Stored items
*-*-*

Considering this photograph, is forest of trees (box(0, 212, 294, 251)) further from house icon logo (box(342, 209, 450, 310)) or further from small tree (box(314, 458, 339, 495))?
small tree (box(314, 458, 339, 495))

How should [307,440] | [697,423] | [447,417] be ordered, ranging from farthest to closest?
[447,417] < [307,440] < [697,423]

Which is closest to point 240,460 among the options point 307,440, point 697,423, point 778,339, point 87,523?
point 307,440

*-*-*

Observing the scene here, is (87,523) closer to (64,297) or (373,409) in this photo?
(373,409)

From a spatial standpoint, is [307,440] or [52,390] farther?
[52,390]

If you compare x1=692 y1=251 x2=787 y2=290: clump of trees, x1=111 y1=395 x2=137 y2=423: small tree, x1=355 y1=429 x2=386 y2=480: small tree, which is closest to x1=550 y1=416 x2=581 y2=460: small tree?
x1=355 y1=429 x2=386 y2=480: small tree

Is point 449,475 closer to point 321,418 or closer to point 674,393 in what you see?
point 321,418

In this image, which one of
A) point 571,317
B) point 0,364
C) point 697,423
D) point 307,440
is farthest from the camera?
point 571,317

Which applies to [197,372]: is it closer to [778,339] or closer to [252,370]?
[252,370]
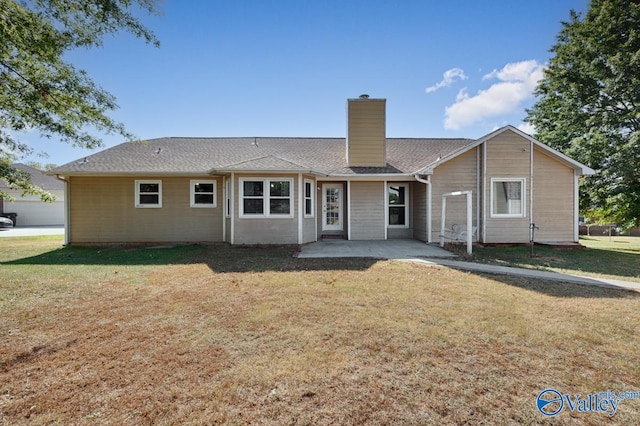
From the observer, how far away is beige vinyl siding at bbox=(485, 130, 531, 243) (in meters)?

*-*-*

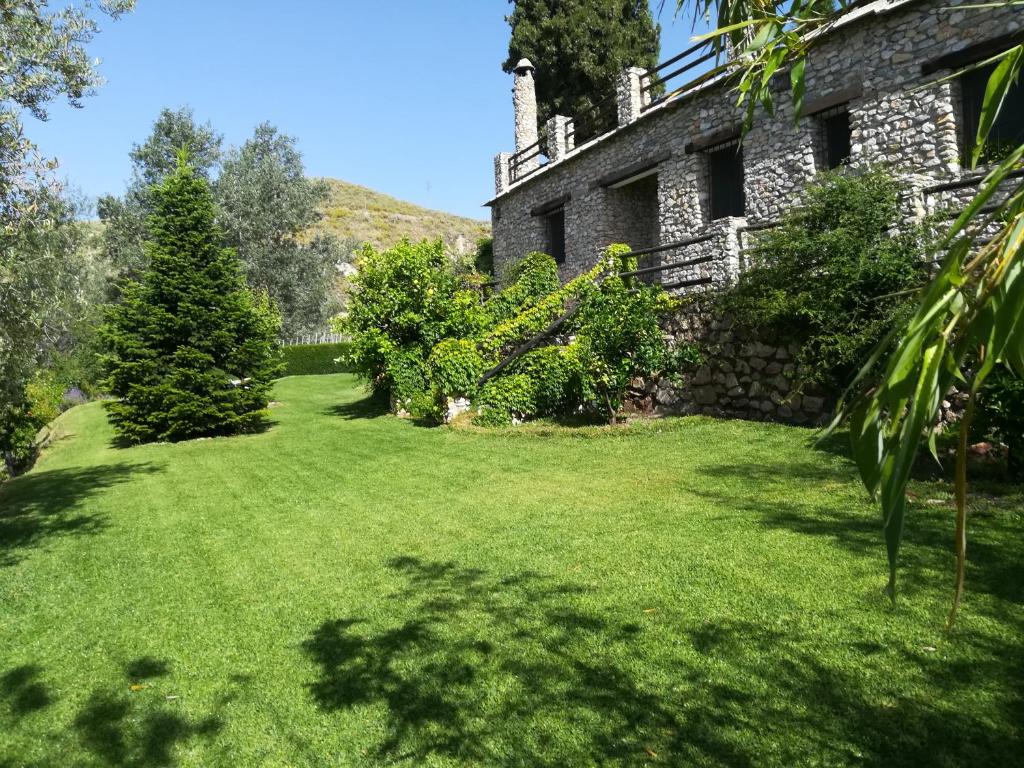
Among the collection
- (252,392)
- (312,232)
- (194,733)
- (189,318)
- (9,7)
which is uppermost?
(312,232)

*-*-*

▶ **Aim of the exercise**:
Quote the entries word for word, beginning at the line containing "Considering this photograph, is" and ending after the line containing "[447,417] < [307,440] < [697,423]".

▶ **Result**:
Considering this photograph, is forest of trees (box(0, 212, 294, 251)) further from house icon logo (box(342, 209, 450, 310)) or further from small tree (box(314, 458, 339, 495))?
small tree (box(314, 458, 339, 495))

How should [307,440] | [697,423] | [447,417] be ordered, ranging from farthest to closest?
[447,417] < [307,440] < [697,423]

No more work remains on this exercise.